▸ Written exercise:
Would you return all of this data exactly, leaving nothing out?

[START Entries provided]

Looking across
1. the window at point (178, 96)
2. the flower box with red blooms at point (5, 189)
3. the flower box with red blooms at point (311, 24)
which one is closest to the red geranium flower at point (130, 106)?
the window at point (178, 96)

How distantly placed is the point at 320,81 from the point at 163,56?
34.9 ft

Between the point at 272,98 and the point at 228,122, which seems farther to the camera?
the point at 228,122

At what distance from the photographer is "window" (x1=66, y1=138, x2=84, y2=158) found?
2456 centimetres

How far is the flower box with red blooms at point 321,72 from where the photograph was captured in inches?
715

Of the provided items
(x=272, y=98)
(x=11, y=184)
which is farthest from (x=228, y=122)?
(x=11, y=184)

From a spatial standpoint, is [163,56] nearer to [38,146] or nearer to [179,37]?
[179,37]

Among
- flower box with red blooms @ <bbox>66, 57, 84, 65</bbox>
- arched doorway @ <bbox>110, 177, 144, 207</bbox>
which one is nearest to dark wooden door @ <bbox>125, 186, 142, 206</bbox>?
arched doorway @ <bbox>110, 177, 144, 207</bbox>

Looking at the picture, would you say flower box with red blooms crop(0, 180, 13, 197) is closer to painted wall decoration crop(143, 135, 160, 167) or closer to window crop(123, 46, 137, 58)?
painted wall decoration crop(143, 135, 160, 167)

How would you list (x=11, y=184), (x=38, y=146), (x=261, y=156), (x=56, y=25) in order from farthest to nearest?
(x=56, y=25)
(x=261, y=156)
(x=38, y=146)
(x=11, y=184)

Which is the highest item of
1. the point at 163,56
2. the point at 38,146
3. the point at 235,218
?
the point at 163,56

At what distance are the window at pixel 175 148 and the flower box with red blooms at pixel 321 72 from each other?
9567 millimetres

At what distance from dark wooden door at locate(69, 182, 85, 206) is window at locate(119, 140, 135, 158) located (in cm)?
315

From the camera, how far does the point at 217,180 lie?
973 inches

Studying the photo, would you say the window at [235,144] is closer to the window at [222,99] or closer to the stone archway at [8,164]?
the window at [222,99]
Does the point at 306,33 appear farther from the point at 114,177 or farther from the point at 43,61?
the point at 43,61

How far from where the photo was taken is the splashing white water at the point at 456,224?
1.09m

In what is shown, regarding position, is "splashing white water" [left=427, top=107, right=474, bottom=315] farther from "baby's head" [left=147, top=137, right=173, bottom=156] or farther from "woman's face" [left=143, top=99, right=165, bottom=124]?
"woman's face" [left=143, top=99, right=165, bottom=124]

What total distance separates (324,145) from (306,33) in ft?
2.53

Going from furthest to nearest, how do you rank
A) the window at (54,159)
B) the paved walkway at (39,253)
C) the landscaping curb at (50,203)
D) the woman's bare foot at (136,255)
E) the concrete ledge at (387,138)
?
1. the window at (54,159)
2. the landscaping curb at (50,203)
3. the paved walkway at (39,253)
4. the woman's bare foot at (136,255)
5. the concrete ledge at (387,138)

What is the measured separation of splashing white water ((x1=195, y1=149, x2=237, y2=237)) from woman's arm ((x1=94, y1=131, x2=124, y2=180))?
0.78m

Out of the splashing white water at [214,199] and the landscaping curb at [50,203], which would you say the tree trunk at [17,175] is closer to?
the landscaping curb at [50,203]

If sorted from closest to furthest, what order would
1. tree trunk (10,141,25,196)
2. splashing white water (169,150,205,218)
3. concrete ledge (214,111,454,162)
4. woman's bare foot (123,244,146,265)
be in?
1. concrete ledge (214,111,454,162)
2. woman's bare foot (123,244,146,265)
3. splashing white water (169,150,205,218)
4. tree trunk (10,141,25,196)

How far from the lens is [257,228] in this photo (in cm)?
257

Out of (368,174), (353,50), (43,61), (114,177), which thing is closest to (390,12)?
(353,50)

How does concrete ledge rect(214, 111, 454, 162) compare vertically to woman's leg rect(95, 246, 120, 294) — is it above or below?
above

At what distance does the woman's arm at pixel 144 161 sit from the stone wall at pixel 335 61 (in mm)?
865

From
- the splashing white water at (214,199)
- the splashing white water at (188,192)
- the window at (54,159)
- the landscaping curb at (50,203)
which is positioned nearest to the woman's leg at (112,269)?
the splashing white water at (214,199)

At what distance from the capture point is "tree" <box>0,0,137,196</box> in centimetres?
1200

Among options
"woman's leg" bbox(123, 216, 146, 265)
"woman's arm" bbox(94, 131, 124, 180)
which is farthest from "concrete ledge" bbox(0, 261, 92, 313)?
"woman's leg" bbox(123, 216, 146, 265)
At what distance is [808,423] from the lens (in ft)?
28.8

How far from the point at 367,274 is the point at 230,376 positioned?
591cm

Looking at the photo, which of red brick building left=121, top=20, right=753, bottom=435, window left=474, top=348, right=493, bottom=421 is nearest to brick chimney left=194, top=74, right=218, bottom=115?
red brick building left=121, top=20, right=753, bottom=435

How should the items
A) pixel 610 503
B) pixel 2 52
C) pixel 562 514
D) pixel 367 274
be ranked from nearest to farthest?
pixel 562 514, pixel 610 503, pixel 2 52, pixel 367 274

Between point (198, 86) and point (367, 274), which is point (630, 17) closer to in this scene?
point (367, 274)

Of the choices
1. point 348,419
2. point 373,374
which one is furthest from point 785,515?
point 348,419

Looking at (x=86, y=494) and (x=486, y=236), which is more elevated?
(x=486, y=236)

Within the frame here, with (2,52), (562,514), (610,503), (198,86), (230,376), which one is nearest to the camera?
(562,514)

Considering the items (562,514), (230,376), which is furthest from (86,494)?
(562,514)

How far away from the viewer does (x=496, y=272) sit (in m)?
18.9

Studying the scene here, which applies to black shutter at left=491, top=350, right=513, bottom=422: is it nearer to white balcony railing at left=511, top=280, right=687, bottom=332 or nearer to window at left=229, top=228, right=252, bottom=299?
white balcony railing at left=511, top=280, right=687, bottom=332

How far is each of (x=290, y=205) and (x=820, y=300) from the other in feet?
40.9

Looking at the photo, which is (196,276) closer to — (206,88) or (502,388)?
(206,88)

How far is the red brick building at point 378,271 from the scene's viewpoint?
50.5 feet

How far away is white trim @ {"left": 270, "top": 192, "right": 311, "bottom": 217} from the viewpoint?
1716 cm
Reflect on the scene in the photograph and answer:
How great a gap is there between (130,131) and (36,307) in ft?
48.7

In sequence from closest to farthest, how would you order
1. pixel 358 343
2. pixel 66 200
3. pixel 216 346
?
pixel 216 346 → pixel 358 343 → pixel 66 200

[END Entries provided]

▸ Expected output:
Looking across
1. the window at point (178, 96)
2. the flower box with red blooms at point (5, 189)
3. the flower box with red blooms at point (311, 24)
which one is closest to the red geranium flower at point (130, 106)?
the window at point (178, 96)

How distantly placed is the point at 320,81 from the point at 163,56?
34.9 ft

Between the point at 272,98 and the point at 228,122, which seems farther to the camera?
the point at 228,122

At what distance from the photographer is "window" (x1=66, y1=138, x2=84, y2=158) found?
2456 centimetres

How far is the flower box with red blooms at point 321,72 from where the photograph was captured in inches?
715

Of the provided items
(x=272, y=98)
(x=11, y=184)
which is farthest from (x=228, y=122)?
(x=11, y=184)

From a spatial standpoint, is [163,56] nearer to [38,146] or nearer to [179,37]?
[179,37]

Among
- flower box with red blooms @ <bbox>66, 57, 84, 65</bbox>
- arched doorway @ <bbox>110, 177, 144, 207</bbox>
which one is nearest to dark wooden door @ <bbox>125, 186, 142, 206</bbox>?
arched doorway @ <bbox>110, 177, 144, 207</bbox>

Looking at the picture, would you say flower box with red blooms crop(0, 180, 13, 197) is closer to painted wall decoration crop(143, 135, 160, 167) or closer to window crop(123, 46, 137, 58)?
painted wall decoration crop(143, 135, 160, 167)

How would you list (x=11, y=184), (x=38, y=146), (x=261, y=156), (x=56, y=25) in order from farthest to nearest?
(x=56, y=25)
(x=261, y=156)
(x=38, y=146)
(x=11, y=184)

Which is the highest item of
1. the point at 163,56
2. the point at 38,146
3. the point at 235,218
?
the point at 163,56

At what distance are the window at pixel 175 148 and the flower box with red blooms at pixel 321 72 from each other?
9567 millimetres

At what distance from dark wooden door at locate(69, 182, 85, 206) is window at locate(119, 140, 135, 158) located (in cm)?
315

From the camera, how far does the point at 217,180 lie?
973 inches

Studying the photo, would you say the window at [235,144] is closer to the window at [222,99] or closer to the stone archway at [8,164]?
the window at [222,99]
Does the point at 306,33 appear farther from the point at 114,177 or farther from the point at 43,61?
the point at 43,61

How far from where the photo was taken is the splashing white water at the point at 456,224?
1.09m

In what is shown, regarding position, is "splashing white water" [left=427, top=107, right=474, bottom=315] farther from "baby's head" [left=147, top=137, right=173, bottom=156] or farther from "woman's face" [left=143, top=99, right=165, bottom=124]?
"woman's face" [left=143, top=99, right=165, bottom=124]

What total distance separates (324,145) from (306,33) in ft?
2.53

Going from furthest to nearest, how do you rank
A) the window at (54,159)
B) the paved walkway at (39,253)
C) the landscaping curb at (50,203)
D) the woman's bare foot at (136,255)
E) the concrete ledge at (387,138)
?
1. the window at (54,159)
2. the landscaping curb at (50,203)
3. the paved walkway at (39,253)
4. the woman's bare foot at (136,255)
5. the concrete ledge at (387,138)

What is the measured separation of splashing white water ((x1=195, y1=149, x2=237, y2=237)) from woman's arm ((x1=94, y1=131, x2=124, y2=180))?
0.78m

Out of the splashing white water at [214,199] and the landscaping curb at [50,203], which would you say the tree trunk at [17,175] is closer to?
the landscaping curb at [50,203]

If sorted from closest to furthest, what order would
1. tree trunk (10,141,25,196)
2. splashing white water (169,150,205,218)
3. concrete ledge (214,111,454,162)
4. woman's bare foot (123,244,146,265)
be in?
1. concrete ledge (214,111,454,162)
2. woman's bare foot (123,244,146,265)
3. splashing white water (169,150,205,218)
4. tree trunk (10,141,25,196)

How far from the lens is [257,228] in this photo (in cm)?
257

Out of (368,174), (353,50), (43,61), (114,177), which thing is closest to (390,12)?
(353,50)

How does concrete ledge rect(214, 111, 454, 162) compare vertically to woman's leg rect(95, 246, 120, 294) — is it above or below?
above

At what distance does the woman's arm at pixel 144 161 sit from the stone wall at pixel 335 61 (in mm)?
865

From
- the splashing white water at (214,199)
- the splashing white water at (188,192)
- the window at (54,159)
- the landscaping curb at (50,203)
which is positioned nearest to the woman's leg at (112,269)?
the splashing white water at (214,199)

At what distance from the capture point is "tree" <box>0,0,137,196</box> in centimetres?
1200

Among options
"woman's leg" bbox(123, 216, 146, 265)
"woman's arm" bbox(94, 131, 124, 180)
which is farthest from "concrete ledge" bbox(0, 261, 92, 313)?
"woman's leg" bbox(123, 216, 146, 265)
At what distance is [808,423] from the lens (in ft)?
28.8

How far from the point at 367,274 is the point at 230,376 positioned?
591cm

Looking at the photo, which of red brick building left=121, top=20, right=753, bottom=435, window left=474, top=348, right=493, bottom=421 is nearest to brick chimney left=194, top=74, right=218, bottom=115?
red brick building left=121, top=20, right=753, bottom=435

How should the items
A) pixel 610 503
B) pixel 2 52
C) pixel 562 514
D) pixel 367 274
be ranked from nearest to farthest?
pixel 562 514, pixel 610 503, pixel 2 52, pixel 367 274

Between point (198, 86) and point (367, 274), which is point (630, 17) closer to in this scene?
point (367, 274)

Of the choices
1. point 348,419
2. point 373,374
which one is furthest from point 785,515?
point 348,419

Looking at (x=86, y=494) and (x=486, y=236), which is more elevated?
(x=486, y=236)

Within the frame here, with (2,52), (562,514), (610,503), (198,86), (230,376), which one is nearest to the camera?
(562,514)

Considering the items (562,514), (230,376), which is furthest from (86,494)?
(562,514)

How far away from the viewer does (x=496, y=272) sit (in m)?
18.9

Studying the scene here, which applies to black shutter at left=491, top=350, right=513, bottom=422: is it nearer to white balcony railing at left=511, top=280, right=687, bottom=332 or nearer to window at left=229, top=228, right=252, bottom=299?
white balcony railing at left=511, top=280, right=687, bottom=332

How far is each of (x=290, y=205) and (x=820, y=300) from the other in feet?
40.9

Looking at the photo, which is (196,276) closer to — (206,88) or (502,388)?
(206,88)

How far is the red brick building at point 378,271 from the scene's viewpoint?
50.5 feet

How far away is white trim @ {"left": 270, "top": 192, "right": 311, "bottom": 217} from the viewpoint?
1716 cm
Reflect on the scene in the photograph and answer:
How great a gap is there between (130,131) and (36,307) in ft?
48.7

In sequence from closest to farthest, how would you order
1. pixel 358 343
2. pixel 66 200
3. pixel 216 346
?
pixel 216 346 → pixel 358 343 → pixel 66 200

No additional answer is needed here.